Man you can leave them in there for pretty much as long as you like, just make sure roots don't become tangeled.  I don't transplant out of my cloner until I have roots that are at least 8-12 inches long.  One time I left one in there until the root mass was as thick as my forearm.  So yeah you're golden man.  You might want to put them on super weak nutes though like 1ml per liter, but I wouldn't worry about that until the roots hit the bottom of your rez.


----------



## trillions of atoms (May 26, 2008)

read the supercropping link in my sig, and place the taller plants on the outside of the bulb to either side with the smaller plants in the center- rotate the plants around 180 degree everyday so both sides of the big colas get some light....


you could even raise the smnaller pots up on milk crates or boxes so they wont strech as bad.

lookin great!


----------



## smokybear (May 26, 2008)

The ladies are coming along nicely my friend.

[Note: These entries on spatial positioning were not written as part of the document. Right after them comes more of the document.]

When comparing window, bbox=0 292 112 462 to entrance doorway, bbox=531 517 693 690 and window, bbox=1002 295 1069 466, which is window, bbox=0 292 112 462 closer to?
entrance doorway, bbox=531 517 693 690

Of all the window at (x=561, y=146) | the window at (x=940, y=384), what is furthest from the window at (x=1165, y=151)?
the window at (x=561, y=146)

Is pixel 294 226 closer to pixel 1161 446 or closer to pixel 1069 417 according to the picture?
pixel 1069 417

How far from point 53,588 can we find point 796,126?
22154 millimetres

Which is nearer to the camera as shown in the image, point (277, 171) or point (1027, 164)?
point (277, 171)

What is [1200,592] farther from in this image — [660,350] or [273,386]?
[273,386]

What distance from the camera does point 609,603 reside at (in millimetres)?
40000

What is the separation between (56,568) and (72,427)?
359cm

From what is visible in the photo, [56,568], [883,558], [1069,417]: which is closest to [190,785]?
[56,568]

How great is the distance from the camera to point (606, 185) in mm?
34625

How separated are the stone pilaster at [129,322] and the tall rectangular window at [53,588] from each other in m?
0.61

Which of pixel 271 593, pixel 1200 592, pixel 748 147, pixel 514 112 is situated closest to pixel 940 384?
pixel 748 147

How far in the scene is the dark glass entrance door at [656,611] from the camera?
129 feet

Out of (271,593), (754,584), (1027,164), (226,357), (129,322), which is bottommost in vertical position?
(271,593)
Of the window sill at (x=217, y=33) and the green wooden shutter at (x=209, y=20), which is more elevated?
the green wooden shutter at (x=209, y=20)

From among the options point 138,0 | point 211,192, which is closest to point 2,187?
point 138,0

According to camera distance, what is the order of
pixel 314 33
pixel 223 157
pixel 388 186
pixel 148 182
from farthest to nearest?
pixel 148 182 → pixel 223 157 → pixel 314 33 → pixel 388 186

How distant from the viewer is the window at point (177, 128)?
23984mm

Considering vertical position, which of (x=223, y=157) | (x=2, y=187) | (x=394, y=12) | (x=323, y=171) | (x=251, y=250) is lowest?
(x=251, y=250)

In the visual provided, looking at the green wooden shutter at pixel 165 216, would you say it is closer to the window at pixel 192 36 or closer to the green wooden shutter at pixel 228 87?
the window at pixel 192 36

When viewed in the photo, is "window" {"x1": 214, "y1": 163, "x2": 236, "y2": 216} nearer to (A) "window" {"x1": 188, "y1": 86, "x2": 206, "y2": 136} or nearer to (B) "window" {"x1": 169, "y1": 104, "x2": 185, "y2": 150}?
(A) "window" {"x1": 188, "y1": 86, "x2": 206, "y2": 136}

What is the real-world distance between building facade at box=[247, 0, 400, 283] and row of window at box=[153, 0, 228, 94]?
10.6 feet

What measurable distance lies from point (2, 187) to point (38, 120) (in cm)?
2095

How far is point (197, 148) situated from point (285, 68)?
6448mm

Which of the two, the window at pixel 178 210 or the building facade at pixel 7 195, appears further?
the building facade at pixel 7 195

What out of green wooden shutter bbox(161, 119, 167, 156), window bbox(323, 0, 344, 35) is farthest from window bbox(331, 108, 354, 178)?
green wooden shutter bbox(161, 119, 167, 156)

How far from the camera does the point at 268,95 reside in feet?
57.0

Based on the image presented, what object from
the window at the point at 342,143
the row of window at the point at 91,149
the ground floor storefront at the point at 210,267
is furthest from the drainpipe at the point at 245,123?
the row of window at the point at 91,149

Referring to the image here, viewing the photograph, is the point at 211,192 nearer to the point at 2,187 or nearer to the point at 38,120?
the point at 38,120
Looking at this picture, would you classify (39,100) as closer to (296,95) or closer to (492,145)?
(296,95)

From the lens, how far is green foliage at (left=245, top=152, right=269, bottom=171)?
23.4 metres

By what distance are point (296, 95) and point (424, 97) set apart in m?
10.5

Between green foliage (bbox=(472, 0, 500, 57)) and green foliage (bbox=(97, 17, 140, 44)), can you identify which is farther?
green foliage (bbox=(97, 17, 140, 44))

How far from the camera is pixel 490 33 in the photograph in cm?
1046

Nice work. Definitely keep us posted. They are starting to look very tasty. Keep us posted. Take care and be safe.


----------



## SmknWhiteWidow (May 27, 2008)

here's the clone pictures i promised. a lot of the lower leaves look dead and only 3 have rooted out of the 13 cuts. we'll keep them in the cloner a few more week then they're going into soil and transplanted to outdoor. we'll take as many of the guaranteed females as we can get though. this cloning thing is nice eh.


----------



## gangalama (May 27, 2008)

Lookn good. Cant wait 2c some nuggets!!!!


----------



## SmknWhiteWidow (Jun 8, 2008)

Here are all 7 pineapple skunk plants. They're starting to finally fill out. I think we're going to let them go at least 10 weeks and reap the benefits of our patience. The leaves are yellowing pretty bad but that happened to us last time as well, i think it was a nute difficiency. they are starting to look better so i can't complain to much. can't wait for this month to be over so we can start lookin forward to harvest!


----------



## SmknWhiteWidow (Jun 9, 2008)

I couldn't put up pics of the red diesel last night because they were in the dark period. ill get some pics of them up later on today.


----------



## SmknWhiteWidow (Jun 15, 2008)

here's the red diesel as they are, almost 2 weeks into flowering.


----------



## SmknWhiteWidow (Jul 3, 2008)

sorry been real busy lately. decided to give the ladies the chop tonight. been 9 weeks flowering. heres some pics, ill get back with the dry weight.


----------



## [email protected] (Jul 3, 2008)

uggggg wish i was in your shoes... maybe youll be able to test some small pop corn nugz for the 4th.... man good journal keep it up..


----------



## lyfr (Jul 3, 2008)

awesome man, light it up!


----------



## THE BROTHER'S GRUNT (Jul 3, 2008)

*CONGRATS on the harvest mang. :aok: Nothing like bringing down the ladies knowing you'll be smoking them soon. :hubba:  Great job.  *


----------



## T-MaStAA (Jul 3, 2008)

Man nice harvest, nothing like home grown. Please give us a weight, I'd love to know your yield!


----------



## Thorn (Jul 4, 2008)

wow nice harvest buddy! Congrats! 

Those red diesel looked a little nitgrogen deficiecnt if that makes sense, sorry i'm high  How are they doing at the mo?


----------



## SmknWhiteWidow (Jul 4, 2008)

the diesel are doin just fine. ya they were deficient. gave them a good shot of nutes and they perked right back up without yellowin. i love this pineapple bud. so fruity and gets me ripped.  ...... i love harvest time


----------



## SmknWhiteWidow (Jul 21, 2008)

the red diesel are lookin great! can't wait to chop these babies down in a few weeks. probably our smallest yield but definately looks the most potent.


----------



## SmknWhiteWidow (Jul 25, 2008)

here's the red diesel again, got a few more weeks still til' we harvest. let me know what ya think.


----------



## akirahz (Jul 25, 2008)

Oh my.. ... oh .. oh OH! .. OH MY!!! .. your plants and buds just look sooo tantalizing and terrific!!, you should be a med grower - A+ .. me luvs the pineapple skunk and chunky diesel pictures, they are superb bro


----------



## SmknWhiteWidow (Jul 25, 2008)

Thanks akirahz! it does look very lovely right now. sorry about taking pics of only the one cola i was real baked when i updated the journal last night haha. i'll try to throw up some more pics in a few days.


----------



## Thorn (Jul 25, 2008)

Very Nice!!!


----------



## KGB30 (Jul 25, 2008)

Sweet Harvest..


----------